2. The brief facts of the case are that the petitioners are accused in S.T. No. 527 of 1997 in which the prosecution evidence was closed on 17.7.2004 fixing 19.4.2004 for recording the statement of the accused persons; but their statements were recorded on 23.8.2004 when they desired to adduce evidence. It appears that before recording their statements, i.e., on 23.8.2004, an application was moved on 19.7.2004, by the learned counsel for the petitioners Under Section 311 Cr.P.C. to recall P.W.2. This was necessary as they wanted to put questions to P.W.2 to the effect whether he had sustained any injury or there was any dislocation of his right shoulder prior to alleged incident, because he is the witness who came after them and was present at the time of alleged incident and whether he had disclosed the alleged incident to the attending doctor. Other material questions were also to be put by them. But as the said application was not allowed, the petitioners approached this Court in Crl. Revision No. 590 of 2004 which was decided 10.9.2004 with a direction to recall P.W.2 for his further cross-examination by defence. Thereafter the learned Assistant Sessions Judge summoned P.W.2 for cross-examination but at the same time he directed the petitioner to adduce defence evidence, if any, after cross-examination of P.W.2 on which an application was moved by the petitioners with a prayer to allow them to adduce defence evidence only after completion of prosecution evidence. The same was rejected vide impugned order dated 8.11.2004.
3. Being aggrieved by the impugned order, this petition has been filed.
4. Learned counsel for the petitioner has urged that after cross-examination of P.W.2 is over only then the petitioners would be able to decide as to what defence further is required to be produced. Therefore, at this stage, when the cross-examination of P.W.2 has not been done, calling upon the accused persons to adduce defence evidence, if any, pending further cross-examination of P.W.2 is against the law and is abuse of the process of the Court which is liable to be prevented by this Court in exercise of its inherent powers Under Section 482, Cr.P.C.
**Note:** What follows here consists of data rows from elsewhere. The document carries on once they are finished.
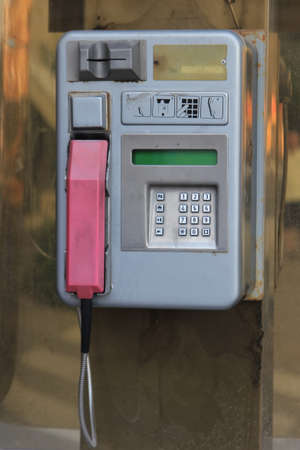 pay phone: Old style public pay phone at street. Public phone box. Stock Photo
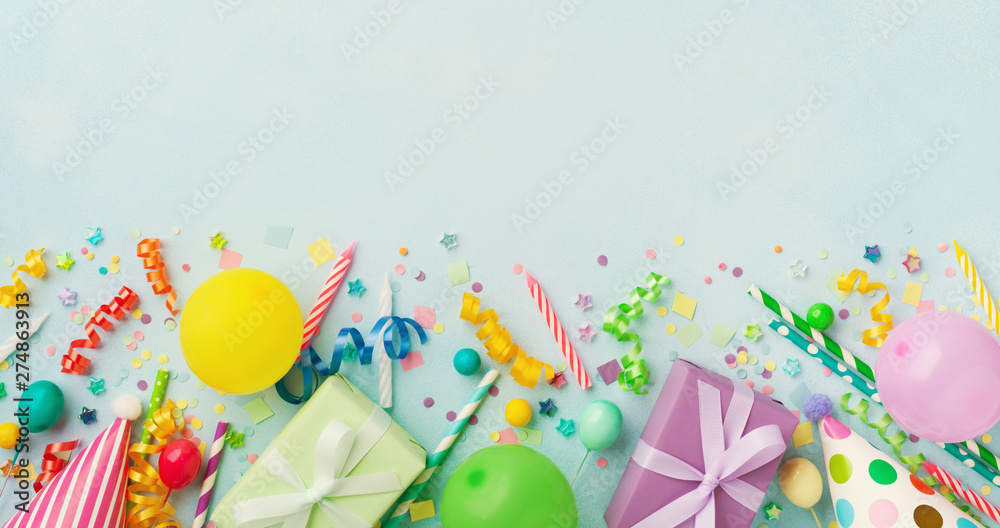 Fototapety, obrazy: Holiday background with balloons, gift boxes and confetti. Birthday and party supplies on blue table top view. Banner format.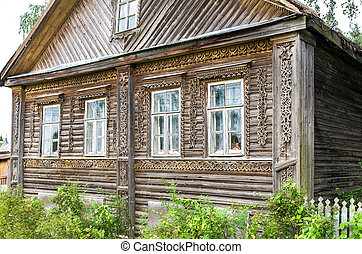 Traditional old Russian wooden house with carved wooden trim in Novgorod region, Russia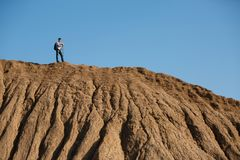 Foto de longe do homem do turista com as varas para andar no monte contra o céu azul Fotografia de Stock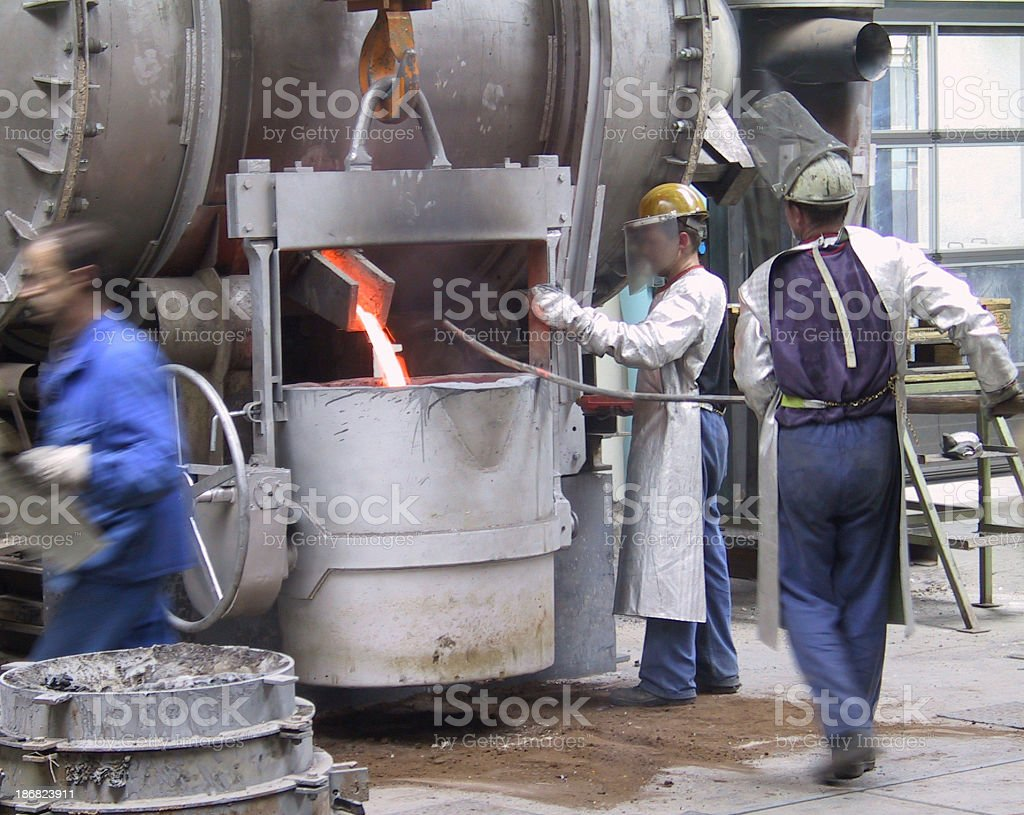 Men working in foundry royalty-free stock photo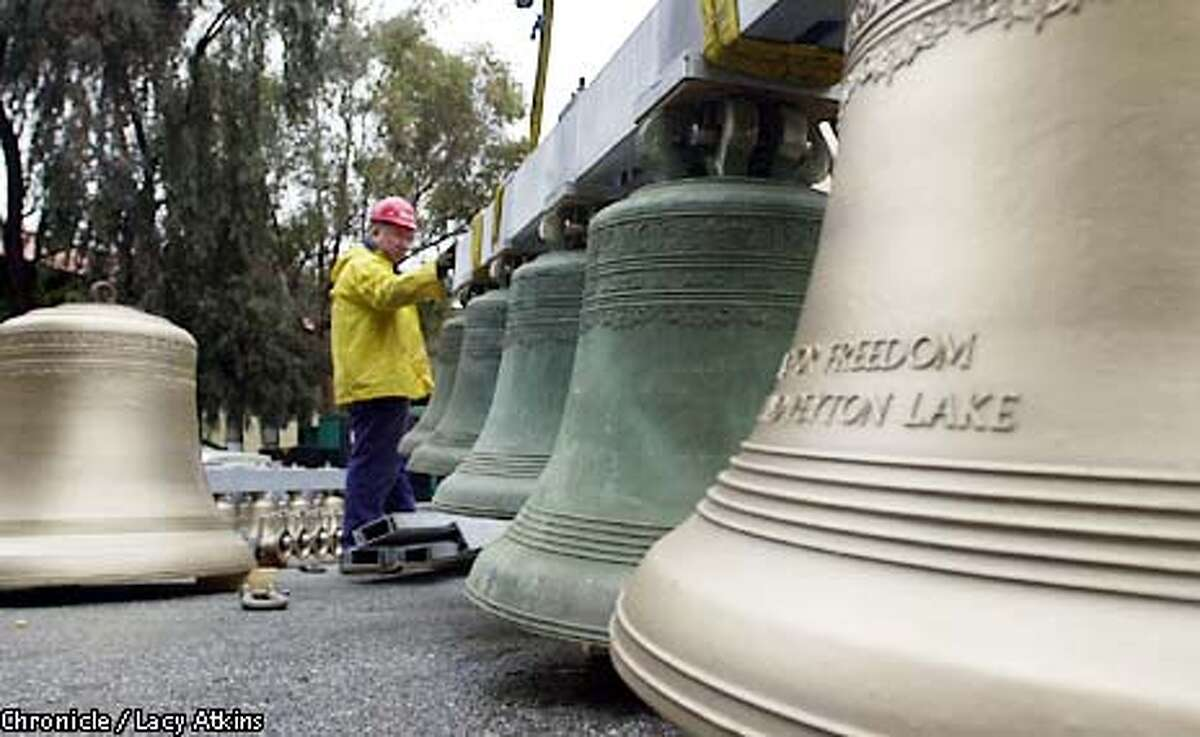 Greg Diener stablizes the Hoover bells as they are lifted to go back into the Hovver Tower, Tuesday Feb.19,02, in Stanford. the sixty year old bells are being replaced after be restored in Belgium. PHOTO BY LACY ATKINS/SAN FRANCISCO CHRONICLE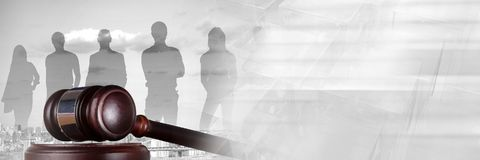 Gavel and people silhouettes over city with transition stock photos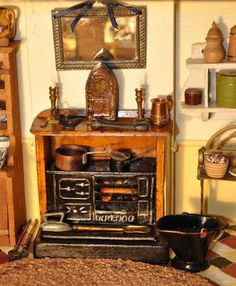 """Built-in metal range was part of a set (""""Monster Kitchen Set"""": stove, dresser, table, chairs, plate and frying pan, all metal), made in England by Hopkins Bros., Victoria Tin Toy Works, London, and advertised in 1927. This type of range, however, had been in use for many years. It was more popular at an earlier date in Britain, than in North America, because of the prevalence of coal."""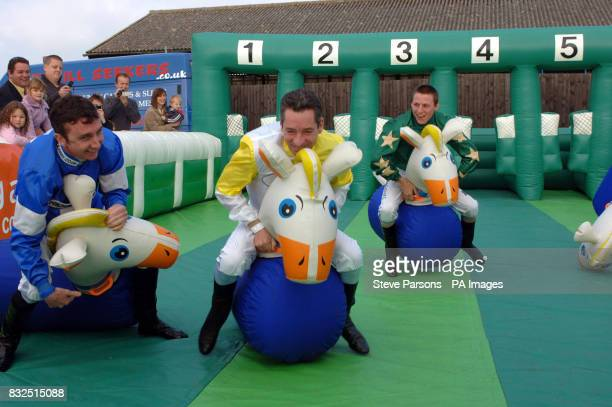 Jockeys Tony Culhane Michael Hills and Eddie Ahern raise money for the Brooke overseas equine welfare charity by taking part in a spacehopper race on...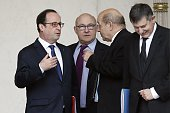 French President François Hollande speaks with French Finance Minister Michel Sapin French Defence Minister JeanYves Le Drian and French presidential...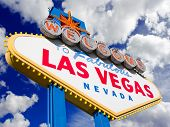 foto of las vegas casino  - Welcome to Las Vegas street sign in blue sky with clouds - JPG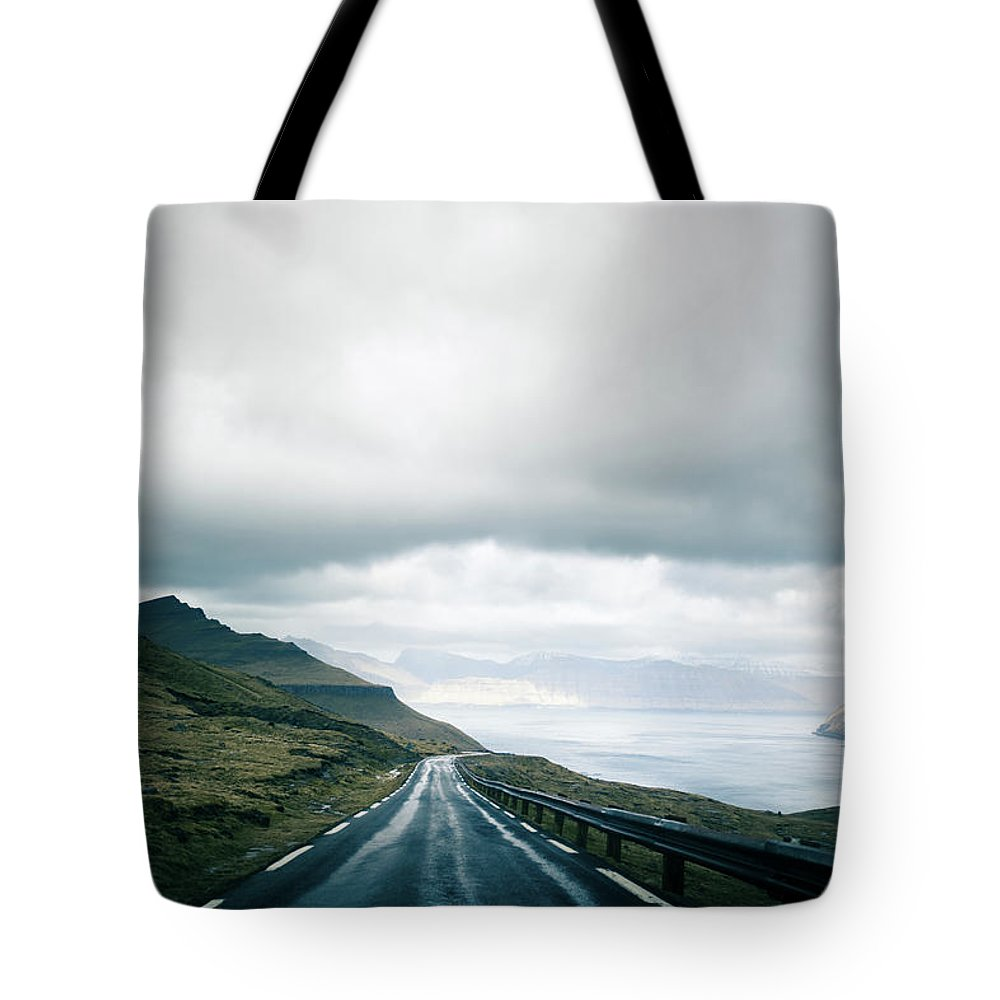 Tranquility Tote Bag featuring the photograph Wet Road by Annelogue Photography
5. Before proceeding further, the relevant part of the impugned order dated 8.11.2004 passed by the learned Assistant Sessions Judge in the above mentioned sessions trial is liable to be perused which is quoted below :
“This order arises out of the petition dated 1.11.2004 filed by the accused persons through their counsel wherein prayer is made to allow the accused persons to adduce defence evidence after completion of prosecution evidence.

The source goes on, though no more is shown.